Wireshark-users: Re: [Wireshark-users] TCP question: retransmission or prodding the peer?

From: Bill Meier <wmeier@xxxxxxxxxxx>
Date: Thu, 20 Feb 2014 14:47:39 -0500
On 2/20/2014 2:21 PM, Bill Meier wrote:
On 2/20/2014 2:05 PM, Bill Meier wrote:
On 2/20/2014 6:04 AM, netztier@xxxxxxxxxx wrote:
Hi all

I am trying to track down a problem with an embedded device (card
reader, attached to a printer/copier) which is part of a "follow me
printing" solution:  User starts print job, walks to the next available
print machine, inserts card/badge, gets shown the list of his/her queued
jobs, selects one or more and prints it, and his card gets billed
by-the-page, etc etc.

This is usually done using a sequence of TCP sessions between card
reader and card server. Eventually, the card server will notify the
print server to push the selected print job to the printer, and will
maintain a flow of packets to the card reader, sending a billing
notification for every single page printed.

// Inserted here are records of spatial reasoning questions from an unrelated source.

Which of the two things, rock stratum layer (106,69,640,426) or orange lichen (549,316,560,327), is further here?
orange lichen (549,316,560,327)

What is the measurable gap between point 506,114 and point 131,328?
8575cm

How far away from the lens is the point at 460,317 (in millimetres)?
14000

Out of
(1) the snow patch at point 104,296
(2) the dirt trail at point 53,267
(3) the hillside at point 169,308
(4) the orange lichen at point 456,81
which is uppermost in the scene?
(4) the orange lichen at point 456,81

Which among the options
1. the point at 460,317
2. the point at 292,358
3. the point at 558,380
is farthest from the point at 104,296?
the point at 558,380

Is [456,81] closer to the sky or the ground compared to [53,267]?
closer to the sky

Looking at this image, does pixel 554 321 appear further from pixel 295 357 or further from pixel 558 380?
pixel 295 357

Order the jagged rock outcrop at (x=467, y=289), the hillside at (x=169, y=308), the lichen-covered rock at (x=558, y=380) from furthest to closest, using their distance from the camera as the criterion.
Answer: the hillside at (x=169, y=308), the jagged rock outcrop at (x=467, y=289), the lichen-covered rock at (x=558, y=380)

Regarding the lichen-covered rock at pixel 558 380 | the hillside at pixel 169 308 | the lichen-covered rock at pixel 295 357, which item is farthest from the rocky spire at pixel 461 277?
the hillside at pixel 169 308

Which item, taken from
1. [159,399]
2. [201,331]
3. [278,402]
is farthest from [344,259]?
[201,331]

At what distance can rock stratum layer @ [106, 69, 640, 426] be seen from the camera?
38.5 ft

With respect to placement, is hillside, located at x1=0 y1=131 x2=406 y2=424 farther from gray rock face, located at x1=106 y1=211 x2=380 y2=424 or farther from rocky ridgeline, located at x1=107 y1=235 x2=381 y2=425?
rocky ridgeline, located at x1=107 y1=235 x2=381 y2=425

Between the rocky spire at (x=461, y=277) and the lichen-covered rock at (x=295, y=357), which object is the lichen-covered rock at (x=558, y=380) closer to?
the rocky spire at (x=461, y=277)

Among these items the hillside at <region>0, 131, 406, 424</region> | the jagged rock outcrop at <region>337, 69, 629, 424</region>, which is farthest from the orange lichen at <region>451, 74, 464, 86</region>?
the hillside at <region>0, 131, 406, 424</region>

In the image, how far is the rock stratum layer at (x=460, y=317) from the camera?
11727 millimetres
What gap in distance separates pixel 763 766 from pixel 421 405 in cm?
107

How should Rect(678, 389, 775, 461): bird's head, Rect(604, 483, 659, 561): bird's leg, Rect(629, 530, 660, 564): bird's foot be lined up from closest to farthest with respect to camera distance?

Every so often, there seems to be a stall in communication between the
card reader and the server, but only during the very first TCP session.

After the full three way handshake and two or three more packets, there
is a stall of ca 2.5seconds. This is delay is noticeable to the user -
and this is what we're trying to track down.

After that delay, the card server sends a new packet with:
   - 1 byte payload (and 1 byte less of padding in the IP header)
   - PSH set
   - the **same** SEQ/ACK numbers as the packet before the delay (see
frames 9 and 10).

A similar effect can be observed in frames 5 and 6, but there the
"delay" is only 7.5ms. This time, the card reader resends a packet to
the server.
   - 1 byte payload (and 1 byte less of padding in the IP header)
   - PSH set
   - the **same** SEQ/ACK numbers as the packet before the delay (see
frames 9 and 10).

The capture was done on a passive 10Mbit/s Hub between Card Reader's
switch port (Cisco2960S), using the onboard Intel NIC of a Lenovo T520.

I was considering that the card reader's ACK might have got lost
somewhere had CRC errors; or the Intel NIC might have them forwarded
them to libpcap.

However, I doubt that there are any invalid frames at all. During the
months we spent to track down the issue, the Cisco's switch port never
saw any invalid incoming frame (CRC, undersize etc), during the capture
with the 10Mbit/s hub, there wasn't even a single collision on that
given port, although it was running "10-half" at the time.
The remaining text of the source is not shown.